**Supplied text:**
We address RQ2.2 with numerous sampling techniques considered in the literature Perrouin:2010 ; Johansen2012 ; Abal:2014 ; MKRGA:ICSE16 . For each technique, we report on the number of failures and faults.
We selected 4 variations of the t-wise criteria: 1-wise, 2-wise, 3-wise and 4-wise. We generate the samples with SPLCAT Johansen2012 , which has the advantage of being deterministic: for one given feature model, it will always provide the same sample. The 4 variations yield samples of respectively 8, 41, 126 and 374 configurations. 1-wise only finds 2 faults; 2-wise discovers 5 out of 6 faults; 3-wise and 4-wise find all of them. It has to be noted that the discovery of a 4-wise interaction fault with a 3-wise setting is a ‘collateral’ effect Petke:2013:EEF:2491411.2491436 , since any sample covering completely t-way interactions also yields an incomplete coverage of higher-order interactions.
Using one-disabled sampling algorithm, we extract configurations in which all features are activated but one. To overcome any bias in selecting the first valid configuration, as suggested by Medeiros et al. MKRGA:ICSE16 , we applied a random selection instead. We therefore select a valid random configuration for each disabled feature (called one-disabled in our results) and repeat experiments 1,000 times to get significant results. This gives us a sample of 34 configurations which detects on average 2.4 faults out of 6.
Additionally, we also retain all-one-disabled configurations (i.e., all valid configurations where one feature is disabled and the other are enabled). The all-one-disabled sampling yields a total sample of 922 configurations that identifies all faults but one.

**Activity:**
Can you copy the passage on sampling techniques in full, word for word? None of the material plays any part here.

**Given information:**
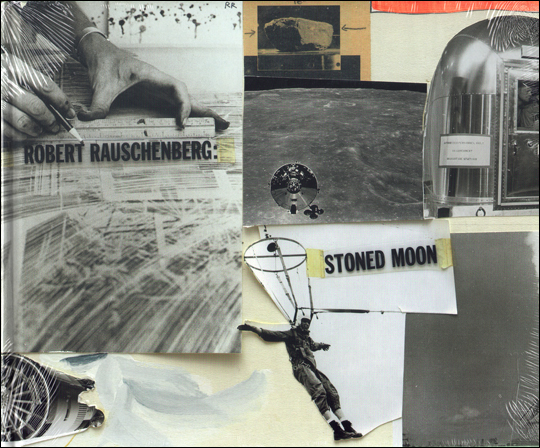 Robert Rauschenberg : Stoned Moon Book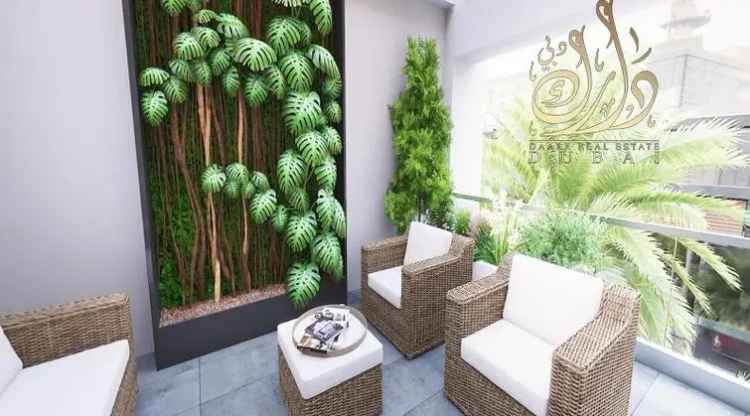 Townhouse for Sale in Dubailand Dubai with 2 Bedrooms and Garden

**Completed task:**
We address RQ2.2 with numerous sampling techniques considered in the literature Perrouin:2010 ; Johansen2012 ; Abal:2014 ; MKRGA:ICSE16 . For each technique, we report on the number of failures and faults.
We selected 4 variations of the t-wise criteria: 1-wise, 2-wise, 3-wise and 4-wise. We generate the samples with SPLCAT Johansen2012 , which has the advantage of being deterministic: for one given feature model, it will always provide the same sample. The 4 variations yield samples of respectively 8, 41, 126 and 374 configurations. 1-wise only finds 2 faults; 2-wise discovers 5 out of 6 faults; 3-wise and 4-wise find all of them. It has to be noted that the discovery of a 4-wise interaction fault with a 3-wise setting is a ‘collateral’ effect Petke:2013:EEF:2491411.2491436 , since any sample covering completely t-way interactions also yields an incomplete coverage of higher-order interactions.
Using one-disabled sampling algorithm, we extract configurations in which all features are activated but one. To overcome any bias in selecting the first valid configuration, as suggested by Medeiros et al. MKRGA:ICSE16 , we applied a random selection instead. We therefore select a valid random configuration for each disabled feature (called one-disabled in our results) and repeat experiments 1,000 times to get significant results. This gives us a sample of 34 configurations which detects on average 2.4 faults out of 6.
Additionally, we also retain all-one-disabled configurations (i.e., all valid configurations where one feature is disabled and the other are enabled). The all-one-disabled sampling yields a total sample of 922 configurations that identifies all faults but one.